Consignes:
1. Dans l'article sur le retour des tensions, qui occupe le poste de Premier ministre ?
2. Recopiez fidèlement le passage de l'article sur le retour des tensions qui va de « Le retour des » jusqu'à « rendu les armes. ».
3. Poursuivez l'article sur le retour des tensions à partir de l'endroit où il s'arrête.

Le retour des tensions
De manière extrêmement violente et brutale, les plaies que le pays avait mis tant de peines à panser se sont soudainement rouvertes ; le sang qui a coulé réveille les fantômes d’un passé rythmé par la peur, la haine, la violence, et la mort. L’assassinat du tueur à gages Kevin McGuigan a mené les enquêteurs à conclure que l’IRA existe encore et que tous ses membres n’ont pas rendu les armes.
Cette déclaration officielle du chef de la police nord-irlandaise, Georges Hamilton, a provoqué la chute du gouvernement de Belfast, les partis de gouvernement protestants ayant rompu avec les formations catholiques qui dirigeaient le pays avec eux dans le dessein de garantir son unité religieuse. À la suite des accords du Vendredi Saint, protestants et catholiques ont eu pour tradition de partager le pouvoir en vue de dépasser les clivages confessionnels et de ne plus les laisser diviser le pays. Aussi, le poste de Premier ministre revenait-il à un protestant de l’UUP ou du DUP, et celui de vice-premier ministre à un catholique du Sinn Féin ou du parti social-démocrate.
Hélas, la victime du récent homicide semble avoir travaillé pour la branche la plus violente de l’IRA qui avait abandonné le terrorisme après la fin des combats pour se reconvertir dans le crime organisé en général et dans le trafic d’armes en particulier. Leurs activités et les différents règlements de compte qu’elle auraient provoqués auraient causé la mort d’une quarantaine de personnes. Robert McGuigan aurait abattu une partie de ces personnes avant de se retourner contre son associé. Il aurait prévu de réserver le même sort à ses employeurs, mais ceux-ci l’auraient précédé en l’éliminant les premiers.
Ce macabre fait divers a mis dans l’embarras le Sinn Féin, principal parti catholique et ancienne branche de l’IRA ayant décidé de déposer les armes et de continuer le combat dans les urnes. Bobby Storey, un de ses cadres, aurait été impliqué dans l’affaire McGuigan. Le Premier ministre, Peter Robinson, a voulu que l’assemblée ajourne ses travaux, mais n’a pas obtenu la majorité suffisante à cet effet. L’alternative était que Londres suspende les institutions politiques d’Irlande du Nord le temps des pourparlers de crise, mais la capitale anglaise a refusé, forçant le gouvernement à la démission.

Extraits de données:
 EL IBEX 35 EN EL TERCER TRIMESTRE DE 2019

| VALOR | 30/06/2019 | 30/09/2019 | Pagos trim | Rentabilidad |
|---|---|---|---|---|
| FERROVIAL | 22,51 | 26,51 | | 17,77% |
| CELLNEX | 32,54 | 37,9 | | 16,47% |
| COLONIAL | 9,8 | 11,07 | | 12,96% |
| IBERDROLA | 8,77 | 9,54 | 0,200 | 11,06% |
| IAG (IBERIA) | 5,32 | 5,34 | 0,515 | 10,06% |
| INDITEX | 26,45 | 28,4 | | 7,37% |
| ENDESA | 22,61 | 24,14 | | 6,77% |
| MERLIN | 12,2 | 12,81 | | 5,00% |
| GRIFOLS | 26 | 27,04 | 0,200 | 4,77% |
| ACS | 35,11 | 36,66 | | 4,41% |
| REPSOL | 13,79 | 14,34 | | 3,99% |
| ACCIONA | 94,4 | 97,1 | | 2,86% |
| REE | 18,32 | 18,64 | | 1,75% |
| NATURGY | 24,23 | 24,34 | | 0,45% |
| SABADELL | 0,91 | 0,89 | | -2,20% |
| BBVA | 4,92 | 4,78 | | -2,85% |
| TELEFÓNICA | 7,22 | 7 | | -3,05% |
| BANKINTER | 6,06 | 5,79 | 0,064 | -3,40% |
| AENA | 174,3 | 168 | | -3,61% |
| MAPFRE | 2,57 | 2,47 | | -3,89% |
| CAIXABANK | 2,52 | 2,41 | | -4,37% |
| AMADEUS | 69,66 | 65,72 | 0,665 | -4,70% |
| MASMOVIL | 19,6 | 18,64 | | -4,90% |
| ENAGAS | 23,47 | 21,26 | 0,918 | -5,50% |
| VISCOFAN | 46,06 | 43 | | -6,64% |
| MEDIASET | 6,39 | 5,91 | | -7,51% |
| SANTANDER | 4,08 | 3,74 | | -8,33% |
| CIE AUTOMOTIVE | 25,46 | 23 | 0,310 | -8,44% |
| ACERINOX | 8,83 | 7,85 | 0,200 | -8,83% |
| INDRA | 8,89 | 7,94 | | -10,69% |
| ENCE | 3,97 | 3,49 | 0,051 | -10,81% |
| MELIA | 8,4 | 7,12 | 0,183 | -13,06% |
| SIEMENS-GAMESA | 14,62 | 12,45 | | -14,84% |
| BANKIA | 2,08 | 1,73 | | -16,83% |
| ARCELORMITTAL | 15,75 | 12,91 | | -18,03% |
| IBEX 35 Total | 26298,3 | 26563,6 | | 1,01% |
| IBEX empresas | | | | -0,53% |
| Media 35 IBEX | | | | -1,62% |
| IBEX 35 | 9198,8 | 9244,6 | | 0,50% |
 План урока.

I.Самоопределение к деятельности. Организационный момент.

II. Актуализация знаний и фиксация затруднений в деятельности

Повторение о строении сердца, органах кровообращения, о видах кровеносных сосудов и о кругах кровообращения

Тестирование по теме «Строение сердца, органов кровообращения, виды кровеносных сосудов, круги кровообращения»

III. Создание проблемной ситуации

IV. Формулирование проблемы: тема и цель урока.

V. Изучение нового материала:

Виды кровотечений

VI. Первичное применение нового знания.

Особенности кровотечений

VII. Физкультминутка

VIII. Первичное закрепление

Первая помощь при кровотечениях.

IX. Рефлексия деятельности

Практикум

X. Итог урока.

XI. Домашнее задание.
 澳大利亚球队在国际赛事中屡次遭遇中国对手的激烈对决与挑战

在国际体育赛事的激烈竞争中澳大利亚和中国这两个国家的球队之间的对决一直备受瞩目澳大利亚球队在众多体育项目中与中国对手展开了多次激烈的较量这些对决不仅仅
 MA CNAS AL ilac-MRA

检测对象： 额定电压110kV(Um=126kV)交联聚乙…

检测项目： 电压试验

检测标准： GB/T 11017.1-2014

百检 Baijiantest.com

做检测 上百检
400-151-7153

Réponses attendues:
1. Peter Robinson.

2.
Le retour des tensions
De manière extrêmement violente et brutale, les plaies que le pays avait mis tant de peines à panser se sont soudainement rouvertes ; le sang qui a coulé réveille les fantômes d’un passé rythmé par la peur, la haine, la violence, et la mort. L’assassinat du tueur à gages Kevin McGuigan a mené les enquêteurs à conclure que l’IRA existe encore et que tous ses membres n’ont pas rendu les armes.

3.
Cette crise institutionnelle montre que l’unité recouvrée depuis plus de quinze ans n’a jamais conquis la population d’Irlande du Nord. La frontière séculaire entre catholiques et protestants demeure plus ancrée que jamais au plus profond des mentalités et les communautés religieuses vivent séparées, parfois par des murs. Les blessures engendrées par la guerre demeurent très profondes. Les rancoeurs sont loin d’avoir disparues. Contenues le plus souvent pour éviter de nouvelles violences, elles ont plusieurs fois resurgi, notamment à travers les accusations d’anciens membres terroristes, catholiques ou protestants, envers les signataires des accords de paix.
L’augmentation du nombre de catholiques en Irlande du Nord a aussi provoqué un sentiment de rejet auprès des communautés protestantes les plus pauvres. Des émeutes ont même eu lieu à Belfast après la décision de la municipalité de retirer le drapeau d’Union Jack de son fronton.
La nécessité du projet européen pour une réconciliation durable
L’Irlande du Nord a besoin d’un mouvement de réconciliation nationale qui unisse catholiques et protestants autour d’un projet commun qui dépasse les clivages religieux. Au lendemain de la Seconde Guerre mondiale, l’idéal européen a uni les peuples d’Europe autour d’une œuvre commune : la reconstruction du vieux continent. La construction européenne a permis la pacification d’anciens ennemis qui se guerroyaient depuis plusieurs siècles. L’Irlande du Nord est l’occasion pour l’Union européenne de démontrer qu’elle est également un vecteur d’unité nationale à l’heure où, dans plusieurs pays européens, l’intégrité territoriale est remise en cause par un repli sur soi, et par les égoïsmes économiques et politiques.
En prononçant un discours d’excuses pour la tragédie du Bloody Sunday survenue le 30 janvier 1972, et en reconnaissant la responsabilité de l’armée britannique dans la tuerie, David Cameron s’est comporté (pour une fois) comme un grand défenseur des valeurs européennes de paix et d’unité. Comme quand les peuples européens ont reconnu leurs erreurs respectives au moment où ils ont décidé d’unir leurs forces, ainsi les Britanniques ont progressivement reconnu leurs abus, notamment les arrestations, détentions sans jugements, et autres violences exercées à l’encontre de nombreux catholiques présumés terroristes dont la seule « faute » avait été de militer pour le rattachement de l’Irlande du Nord à la République d’Irlande.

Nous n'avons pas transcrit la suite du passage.